Настоящая трансформация произошла в следующем десятилетии. Серия событий — Шестидневная арабо-израильская война 1967 года, канцлер Брандт, опустившийся на колени у мемориала Варшавского гетто, убийство израильских спортсменов на Олимпийских играх 1972 года в Мюнхене и, наконец, показ по немецкому телевидению минисериала «Холокост» в январе 1979 года — объединились, чтобы поставить евреев и их страдания во главу немецкой общественной повестки дня. Из них телесериал был, безусловно, самым важным. Чистый продукт американского коммерческого телевидения — с простой историей, в основном двухмерными персонажами и повествованием, которое должно вызывать максимальное эмоциональное потрясение — «Холокост» (как было отмечено в главе 14) возненавидели и презирали европейские кинематографисты от Эдгара Райца до Клода Ланцманна, которые обвиняли его в том, что он превратил немецкую историю в американскую мыльную оперу и сделал доступным и понятным то, что всегда должно оставаться невыразимым и непроницаемым.
Но именно из-за этих ограничений сериал имел такой эффект. Четыре вечера подряд его показывали по западногерманскому национальному телевидению, и его посмотрели около двадцати миллионов зрителей — более чем половина взрослого населения. Его показ также случайно совпал по времени с судебным процессом над бывшими тюремщиками лагеря смерти Майданек: это напоминало зрителям о том, что дело еще не завершено. Влияние на общество было огромным. Пять месяцев спустя Бундестаг проголосовал за отмену срока давности за убийство (хотя следует отметить, что среди тех, кто голосовал против, был будущий канцлер Гельмут Коль). Отныне немцы будут одними из самых информированных европейцев по вопросу о Холокосте и на переднем крае всех усилий по поддержанию осведомленности общественности об исключительном преступлении их страны. Если в 1968 году Дахау посетила всего 471 школьная группа, то к концу семидесятых их ежегодное число значительно превысило пять тысяч.

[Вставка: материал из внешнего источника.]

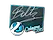 Sticker | boltz | Cologne 2015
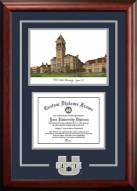Utah State Aggies Spirit Graduate Diploma Frame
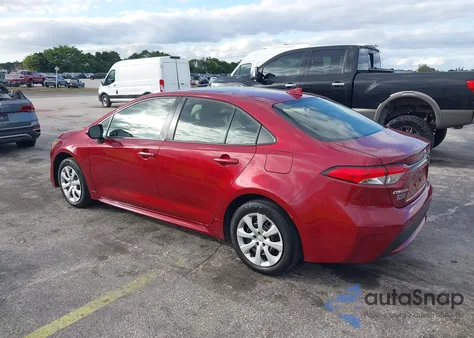 2022 Toyota Corolla Le z USA, uszkodzony, nr VIN JTDEPMAE1NJ228254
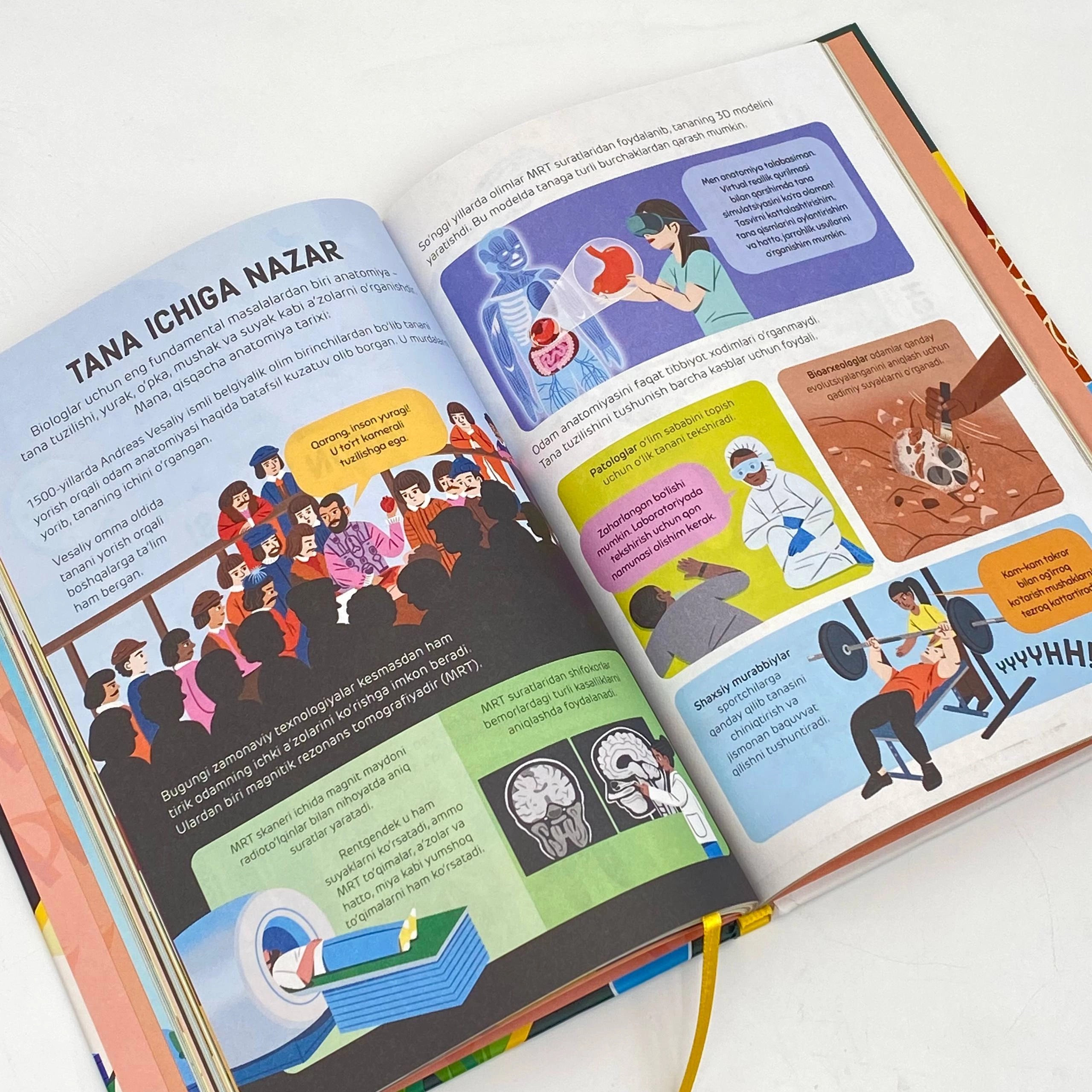 Biologiya: boshlang‘ich saboqlar narxi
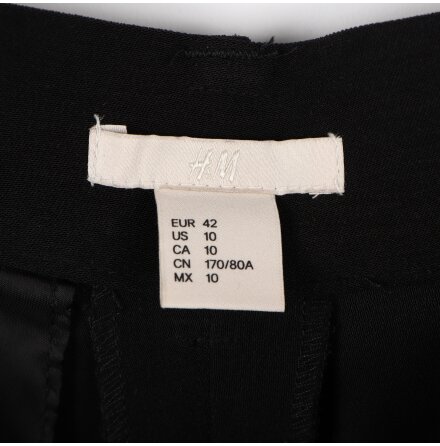 H&amp;M - Kostymbyxa - stl. 42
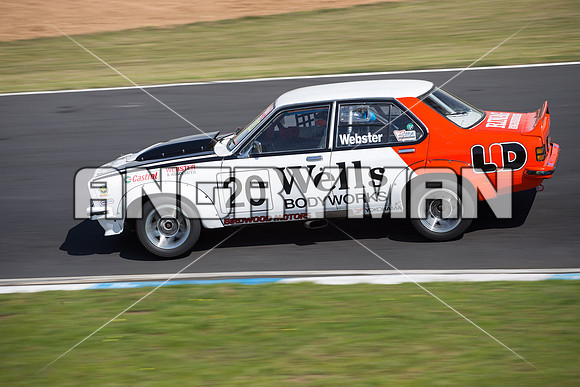 20 Andrew Webster - Torana SLR 5000 - Muscle Car Cup Over Two Litre - Classic - Saturday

Знания — и публичное признание — о том, что немцы сделали с евреями за сорок лет до того, стало значительным продвижением вперед; но определение места этих событий в немецкой и европейской истории, как продемонстрировало «столкновение историков» в восьмидесятых, было тяжелой и неразрешенной дилеммой. Некоторым консервативным историкам, среди которых был почтенный ученый Эрнст Нольте, не нравилось требование относиться к Гитлеру, его движению и его преступлениям, как к уникальным и единственным в своем роде. Если мы хотим понять нацизм, утверждали они, мы должны рассматривать его в контексте его времени и места. По мнению Нольте, возникновение национал-социализма и некоторых из его самых причудливых проявлений стали прежде всего ответом на большевизм: они подражали и в определенной степени копировали пример Ленина и его преемников. Это не умаляет преступлений нацизма, утверждал Нольте в своей печально известной статье в «Frankfurter Allgemeine Zeitung» в июне 1986 года, но без большевистского прецедента их невозможно полностью объяснить. Пришло время пересмотреть нацистскую эпоху, поместив Холокост в более широкий контекст современных геноцидов.
Ответ Нольте поступил прежде всего от Юргена Хабермаса, который, как и Энценсбергер, Гюнтер Грасс и другие представители «скептического поколения», был достаточно взрослым, чтобы помнить нацизм и, следовательно, с большим подозрением относился к любой попытке «ограничить» ответственность Германии. «Чепуха», — ответил Хабермас, — «в том-то и дело, что нацизм нельзя «поставить в контекст» или «историзировать»: это соблазн, которому ни один немец никогда не будет иметь права поддаться». Преступление нацистов — немецкое преступление — было уникальным: уникальным по своему масштабу, уникальным по своим амбициям, уникальным по своему неисчерпаемому злу. Контекстуализация в том смысле, в котором ее предлагал Нольте, с неявной релятивизацией немецкой ответственности, которая неизбежно должна была последовать, была просто запрещена.
Но бескомпромиссный подход Хабермаса устанавливал такую планку, что вряд ли можно было ожидать, что большинство его сограждан (в частности историков, для которых сравнение и контекст — это основа их дисциплины) долго смогут ее удерживать. Новая актуальность Холокоста в общественной дискуссии, — которая достигла апогея в девяностых, кульминацией которой в девяностых годах стали многочисленные проявления официального раскаяния за прошлые грехи, а немцы погрузились в то, что писатель Петер Шнайдер назвал «своего рода праведным самобичеванием», не могло длиться вечно. Добиваться от каждого нового поколения немцев того, чтобы они вечно жили в тени Гитлера, настаивать, чтобы они приняли ответственность за память об уникальной вине Германии и сделали ее ключевым мерилом их национальной идентичности, было наименьшим, чего можно было требовать, но слишком многим, чтобы этого ожидать.